THE tax year-end is fast approaching and now is an ideal time to re-review your financial affairs to ensure that they are as tax-efficient as possible.
This is particularly important as the new tax year will see already announced tax increases and possibly a change in Government, which could bring in yet more tax changes.
As you are probably aware, the top rate of income tax will rise to 50% from April 6, 2010. This only applies to individuals with taxable income in excess of £150,000. For many, though, the highest tax rate will remain at 40%.
The tax-free personal allowance will remain at £6,475 for 2010/11. Furthermore, for those with income over £100,000 this allowance will taper away and will be reduced to nil where an individual’s income exceeds £112,950. Due to the interaction of the thresholds and tax rates, marginal rates of tax could be as high as 60% and for those affected, it is important to consider how such tax rates can be mitigated.

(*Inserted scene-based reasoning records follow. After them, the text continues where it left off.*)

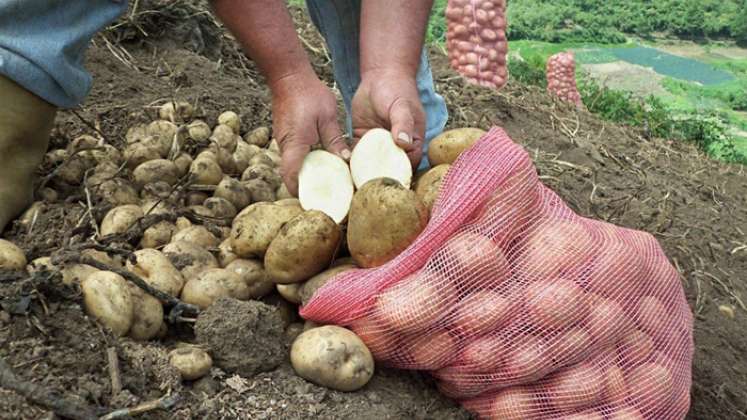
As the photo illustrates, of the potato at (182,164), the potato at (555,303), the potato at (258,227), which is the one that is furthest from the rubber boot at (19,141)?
the potato at (555,303)

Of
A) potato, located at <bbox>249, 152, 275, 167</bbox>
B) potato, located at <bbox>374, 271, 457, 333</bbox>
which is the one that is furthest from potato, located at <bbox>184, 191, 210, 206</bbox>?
potato, located at <bbox>374, 271, 457, 333</bbox>

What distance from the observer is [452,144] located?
2043mm

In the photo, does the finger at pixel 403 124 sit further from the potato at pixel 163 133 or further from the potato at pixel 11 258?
the potato at pixel 11 258

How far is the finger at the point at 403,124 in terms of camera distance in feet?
6.54

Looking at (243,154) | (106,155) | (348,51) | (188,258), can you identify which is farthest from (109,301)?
(348,51)

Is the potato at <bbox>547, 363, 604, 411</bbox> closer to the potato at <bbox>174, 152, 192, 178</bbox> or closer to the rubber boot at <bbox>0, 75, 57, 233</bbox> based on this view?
the potato at <bbox>174, 152, 192, 178</bbox>

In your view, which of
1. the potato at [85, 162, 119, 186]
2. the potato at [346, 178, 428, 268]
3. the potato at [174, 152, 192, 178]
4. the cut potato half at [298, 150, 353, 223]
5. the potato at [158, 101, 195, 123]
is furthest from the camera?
the potato at [158, 101, 195, 123]

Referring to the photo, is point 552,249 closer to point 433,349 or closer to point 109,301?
point 433,349

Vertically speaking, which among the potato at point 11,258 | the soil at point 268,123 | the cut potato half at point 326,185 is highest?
the potato at point 11,258

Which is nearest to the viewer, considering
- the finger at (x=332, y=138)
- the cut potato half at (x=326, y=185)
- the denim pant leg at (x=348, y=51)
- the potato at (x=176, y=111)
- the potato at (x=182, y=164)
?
the cut potato half at (x=326, y=185)

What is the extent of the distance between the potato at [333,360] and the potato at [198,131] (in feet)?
3.51

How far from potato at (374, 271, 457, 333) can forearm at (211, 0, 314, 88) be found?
767 millimetres

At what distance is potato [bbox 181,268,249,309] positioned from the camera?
1.85 meters

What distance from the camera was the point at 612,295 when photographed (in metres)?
1.77
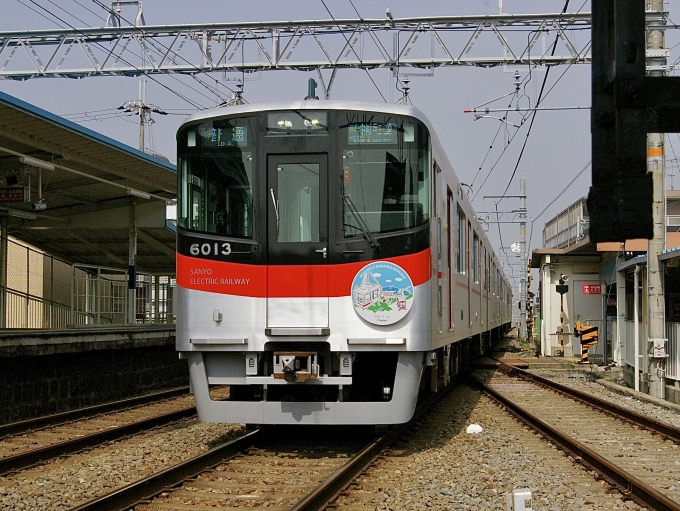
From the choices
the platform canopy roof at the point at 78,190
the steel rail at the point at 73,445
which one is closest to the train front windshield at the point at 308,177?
the steel rail at the point at 73,445

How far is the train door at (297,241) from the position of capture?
7.26 metres

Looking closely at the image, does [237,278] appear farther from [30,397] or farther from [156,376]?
[156,376]

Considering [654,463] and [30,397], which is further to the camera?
[30,397]

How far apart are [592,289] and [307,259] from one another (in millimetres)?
19044

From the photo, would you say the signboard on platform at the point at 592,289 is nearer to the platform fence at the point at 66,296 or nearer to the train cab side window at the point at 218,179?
the platform fence at the point at 66,296

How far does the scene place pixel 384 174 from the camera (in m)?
7.36

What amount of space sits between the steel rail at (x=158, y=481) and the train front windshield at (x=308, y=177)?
74.1 inches

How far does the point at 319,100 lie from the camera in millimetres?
7512

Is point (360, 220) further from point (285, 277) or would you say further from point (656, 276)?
point (656, 276)

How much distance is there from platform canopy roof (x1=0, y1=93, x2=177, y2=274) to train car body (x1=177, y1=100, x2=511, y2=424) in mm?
4645

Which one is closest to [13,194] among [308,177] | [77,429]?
[77,429]

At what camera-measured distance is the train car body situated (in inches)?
283

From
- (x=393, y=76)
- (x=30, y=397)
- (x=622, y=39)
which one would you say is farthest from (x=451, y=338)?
(x=393, y=76)

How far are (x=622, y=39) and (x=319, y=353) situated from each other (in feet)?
14.8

There are particular opportunities for business-owners including:
l Advancing bonus/dividend payments into this tax year to lock into a maximum income tax rate of 40%
l Taking loans from the family company after April 5, 2010, in lieu of bonuses/dividends to reduce taxable income
l Structuring tax-efficient share schemes to convert income into capital
l“Re-starting” profitable consultancy companies to extract retained profits at lower capital gains tax rates
l Introducing corporate partners into family partnerships to shelter income at lower company rates of tax
l Incorporating profitable sole trader and partnership businesses
l Switching to a fiscal financial year-end for certain unincorporated businesses
Married couples and civil partners have a few additional tax-saving options. Where possible, they should ensure that they both utilise their personal allowances and lower-rate tax bands. As transfers of assets between them are free of all taxes they may be able to arrange their assets, such as bank accounts, share holdings, efficiently to mitigate the extent of any higher rate tax liabilities.
Where a sale of a capital asset is contemplated and a gain will be made consideration should be given to transferring an interest to the spouse so that two capital gains tax annual exemptions (£10,100 for 2009/10) can be utilised rather than one.
Charitable Gift Aid donations should also be made by the spouse who is the highest rate taxpayer as they are able to obtain the optimum relief for these payments, without affecting the tax position of the charity.
Tax on savings income can also be mitigated by investing in ISAs. The amount most can invest for the current tax year is £7,200. This is set to rise to £10,200 from April 6, 2010. For those born before April 5, 1960 the limit is already £10,200.